Here's another basic outline of using btrfs, but this time using a file filesystem (that can be stored on fat, ext, ntfs ... similar to a save-file). I used Fatdog to check the following commands, Fatdog comes already prepared for btrfs (cat /proc/filesystems indicates btrfs as a supported filesystem, and btrfs-tools are already installed by default).

# Create a 1GB image file (file filesystem)
# I'm using my sdb1 ext3 partition here mounted to /mnt/sdb1

cd /mnt/sdb1
mkdir btrfs
cd btrfs
dd if=/dev/zero of=/mnt/sdb1/btrfs/btrfs.img bs=4096 count=262144

# format it to btrfs
mkfs.btrfs /mnt/sdb1/btrfs/btrfs.img

# Mount it
mkdir -p /mnt/btrfs
mount /mnt/sdb1/btrfs/btrfs.img /mnt/btrfs

# create a btrfs sub volume using
btrfs subvolume create /mnt/btrfs/vol1

# and umount that top level view
umount /mnt/btrfs

# and mount the sub-volume instead
mount -o subvol=vol1 /mnt/sdb1/btrfs/btrfs.img /mnt/btrfs

# .. create a file on that
echo hi >/mnt/btrfs/hello.txt
# ... check it was created
ls /mnt/btrfs/*

# To create a snapshot of that we umount the sub volume, mount the image and ....
umount /mnt/btrfs
mount btrfs.img /mnt/btrfs
btrfs subvolume snapshot /mnt/btrfs/vol1 /mnt/btrfs/vol1-snapshot
umount /mnt/btrfs

# Now you can mount either the original version vol1
mount -o subvol=vol1 /mnt/sdb1/btrfs/btrfs.img /mnt/btrfs
# or its snapshot vol1-snapshot
mount -o subvol=vol1-snapshot /mnt/sdb1/btrfs/btrfs.img /mnt/btrfs

# mount one or the other as above and add/remove files as desired
# you can use a similar approach to create additional snapshots
# fundamentally we're just umount'ing and mount'ing versions as desired

# To remove a snapshot
umount /mnt/btrfs
mount /mnt/sdb1/btrfs/btrfs.img /mnt/btrfs
btrfs subvolume delete vol1-snapshot

# To list available sub-volumes we use the subvolume list command ...
umount /mnt/btrfs
mount /mnt/sdb1/btrfs/btrfs.img /mnt/btrfs
btrfs subvolume list /mnt/btrfs
ID 256 gen 15 top level 5 path vol1
ID 257 gen 13 top level 5 path vol1-snapshot


You could for example create a sub-volume vol1 as above, perhaps load (copy) a entire base puppy filesystem into that, then create a snapshot, perhaps using a name of vol1-basesystem, and then perhaps load a sfs by unsquashing the sfs
unsquashfs -f -d /mnt/btrfs libreoffice.sfs
and perhaps make a snapshot of that with perhaps a name of vol1-libreoffice.

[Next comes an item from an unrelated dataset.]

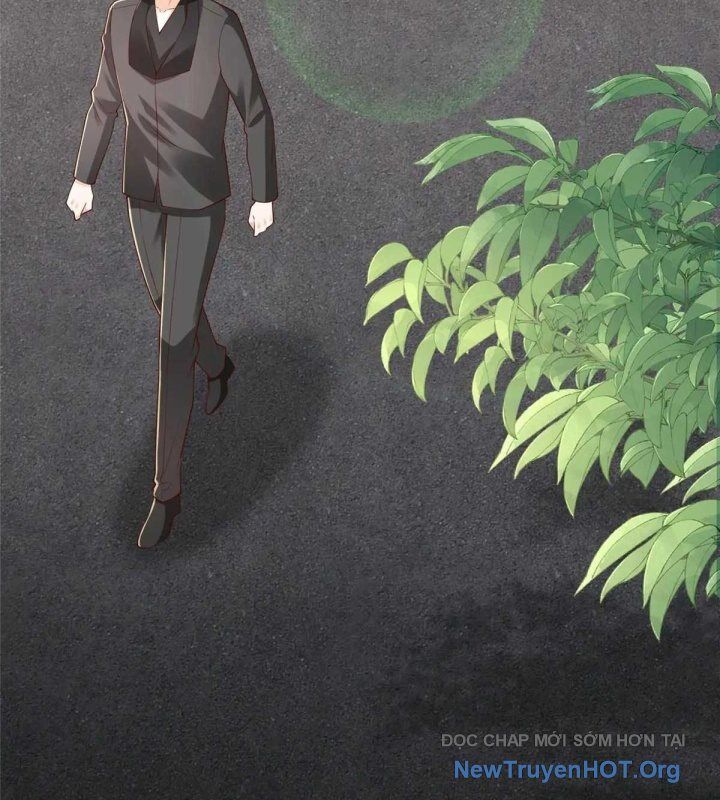 Mỗi Tuần Ta Có Một Nghề Nghiệp Mới [Chap 806-809] - Page 59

You'd then have vol1, vol1-basesystem and vol1-libreoffice with libreoffice also installed. Along with the vol1-snapshot we also created earlier. Not needing all of those we might opt to remove the vol1 and vol1-snapshot snapshots to leave just vol1-basesystem and vol1-libreoffice volumes/snapshots.

We might then create a snapshot of the vol1-libreoffice volume/snapshot as vol1-libreoffice-snapshot ... and then mount/use that, and afterwards remove it ... or whatever.

PS Why the apparent odd choice of dd blocksize and count (bs=4096 count=262144) ... well 4096 byte blocks are squashfs minimum but nbd (network block device) maximum and is a nice round number of 4 times 1024 bytes where 1024 byte blocks tends to sit well with ethernet. So somewhat a 'better' choice than any, rather than good a choice as any.